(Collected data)
== Segment start ==
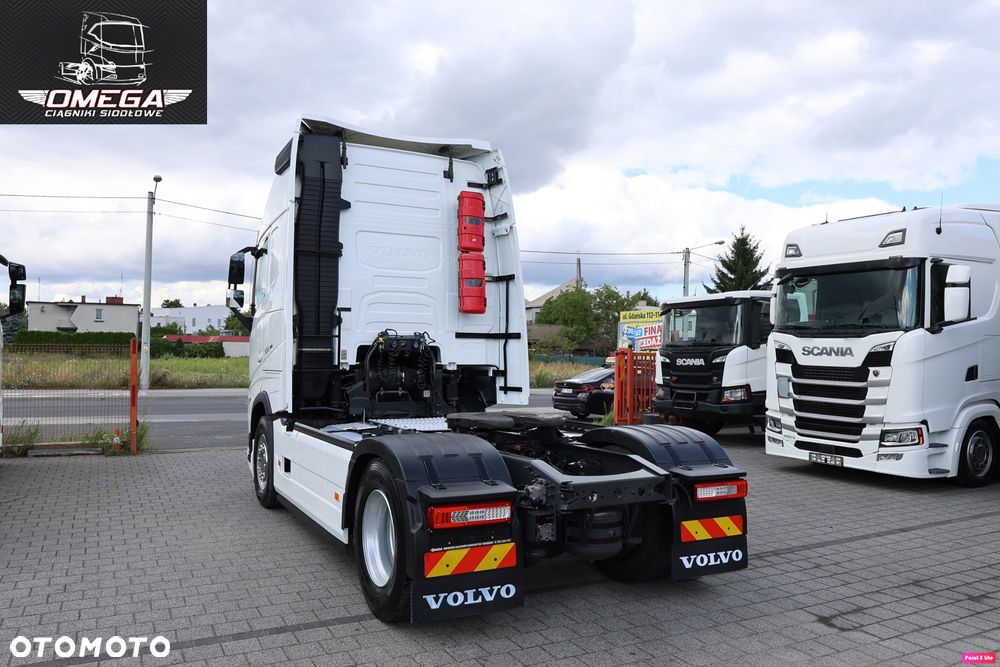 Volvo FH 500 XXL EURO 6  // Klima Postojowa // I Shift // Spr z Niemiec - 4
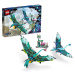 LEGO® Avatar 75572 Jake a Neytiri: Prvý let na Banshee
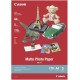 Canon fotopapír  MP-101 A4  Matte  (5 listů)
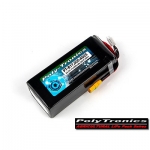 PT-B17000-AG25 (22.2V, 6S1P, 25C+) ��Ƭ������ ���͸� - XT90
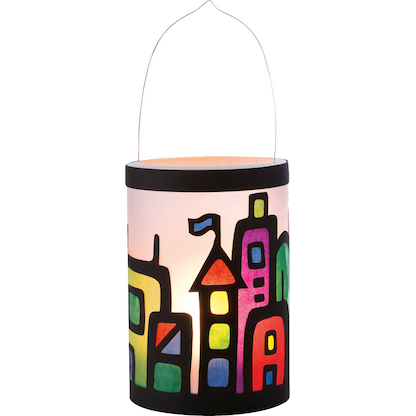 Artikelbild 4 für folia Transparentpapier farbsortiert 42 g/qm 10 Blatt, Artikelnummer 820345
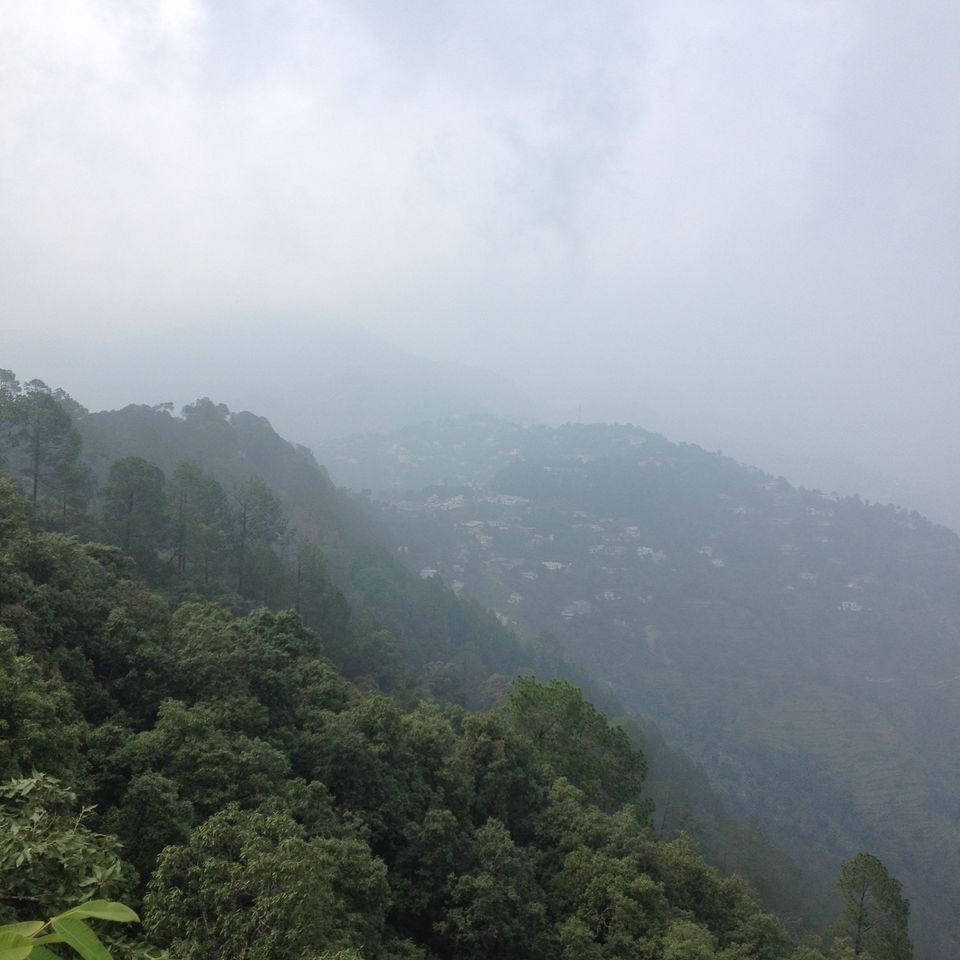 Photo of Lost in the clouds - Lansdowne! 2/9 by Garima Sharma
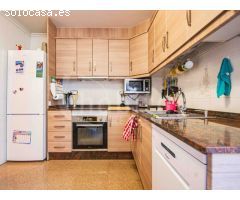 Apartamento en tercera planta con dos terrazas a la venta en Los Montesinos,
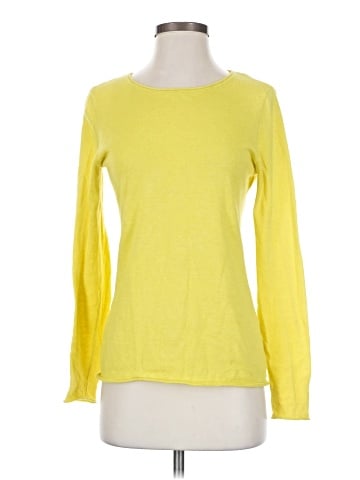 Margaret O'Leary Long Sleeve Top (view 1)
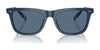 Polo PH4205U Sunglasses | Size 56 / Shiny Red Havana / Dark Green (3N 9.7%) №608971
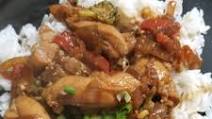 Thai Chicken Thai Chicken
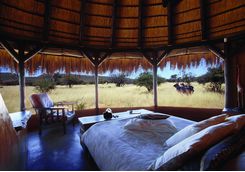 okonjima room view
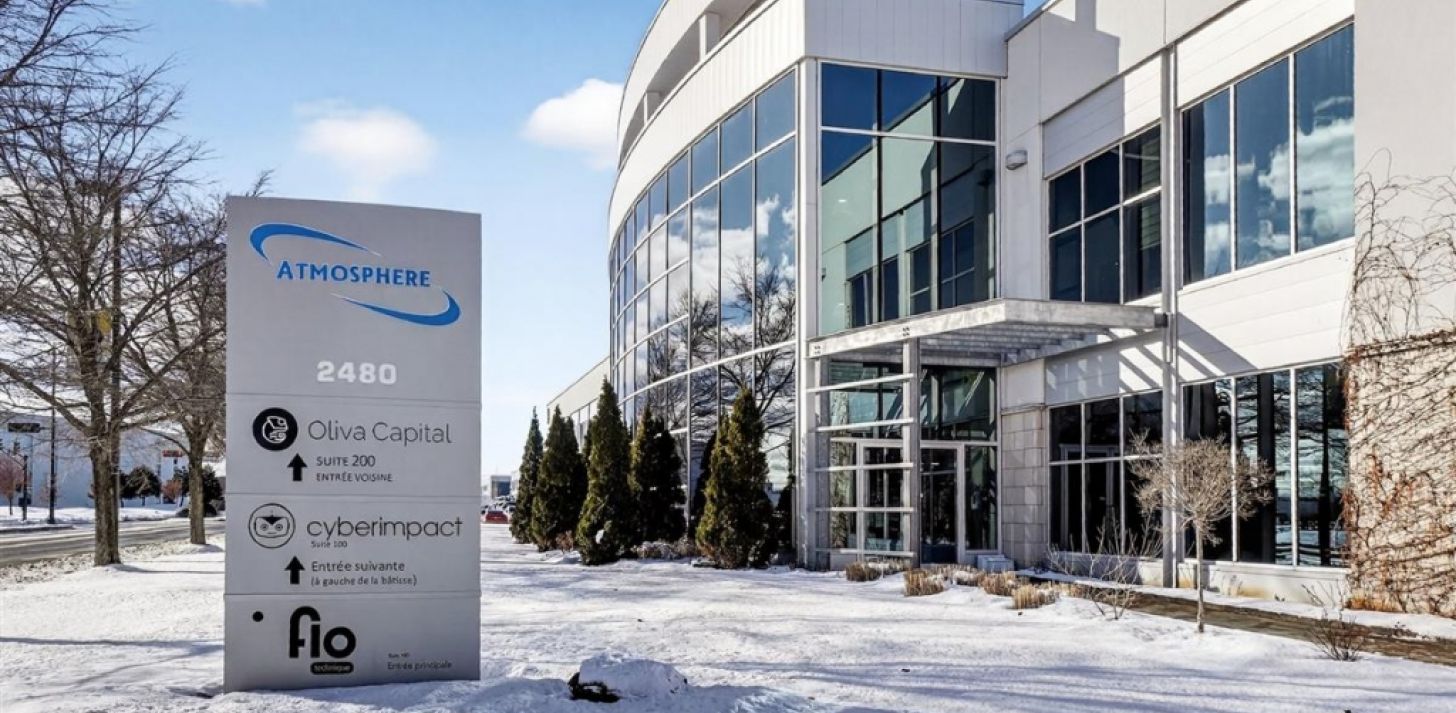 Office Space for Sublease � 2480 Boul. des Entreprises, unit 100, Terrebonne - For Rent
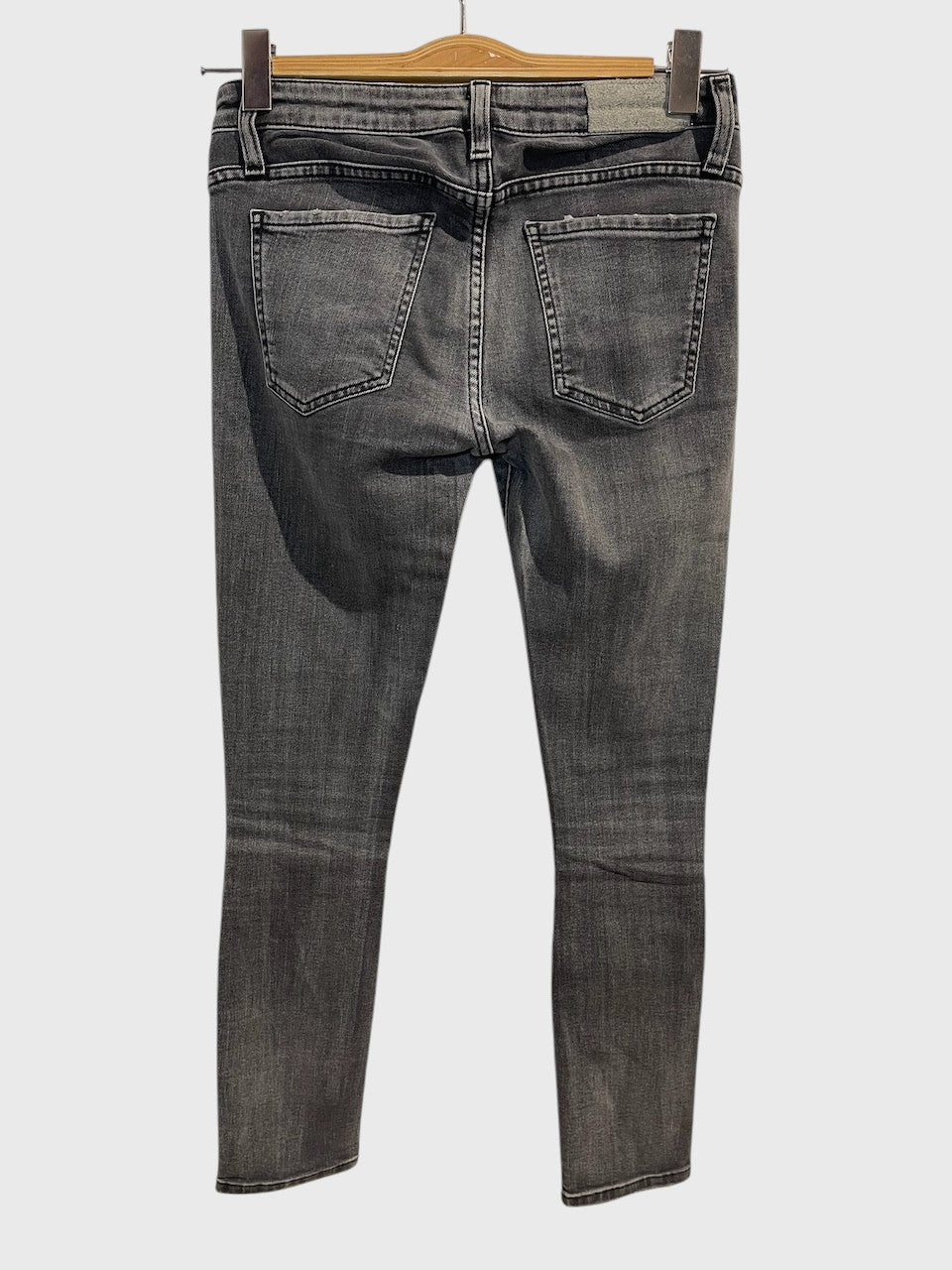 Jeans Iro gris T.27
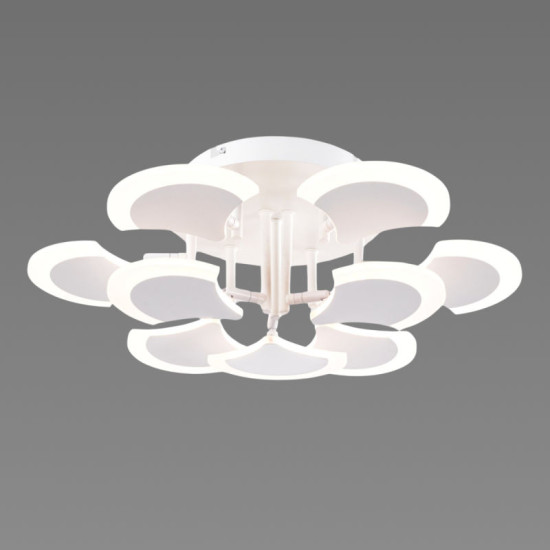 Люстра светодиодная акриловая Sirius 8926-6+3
== Segment end ==
Copy out the entries verbatim and leave the images out.

 Volvo FH 500 XXL EURO 6  // Klima Postojowa // I Shift // Spr z Niemiec - 4
 LEGO® Avatar 75572 Jake a Neytiri: Prvý let na Banshee
 Canon fotopapír  MP-101 A4  Matte  (5 listů)
 PT-B17000-AG25 (22.2V, 6S1P, 25C+) ��Ƭ������ ���͸� - XT90
 Artikelbild 4 für folia Transparentpapier farbsortiert 42 g/qm 10 Blatt, Artikelnummer 820345
 Photo of Lost in the clouds - Lansdowne! 2/9 by Garima Sharma
 Apartamento en tercera planta con dos terrazas a la venta en Los Montesinos,
 Margaret O'Leary Long Sleeve Top (view 1)
 Polo PH4205U Sunglasses | Size 56 / Shiny Red Havana / Dark Green (3N 9.7%) №608971
 Thai Chicken Thai Chicken
 okonjima room view
 Office Space for Sublease � 2480 Boul. des Entreprises, unit 100, Terrebonne - For Rent
 Jeans Iro gris T.27
 Люстра светодиодная акриловая Sirius 8926-6+3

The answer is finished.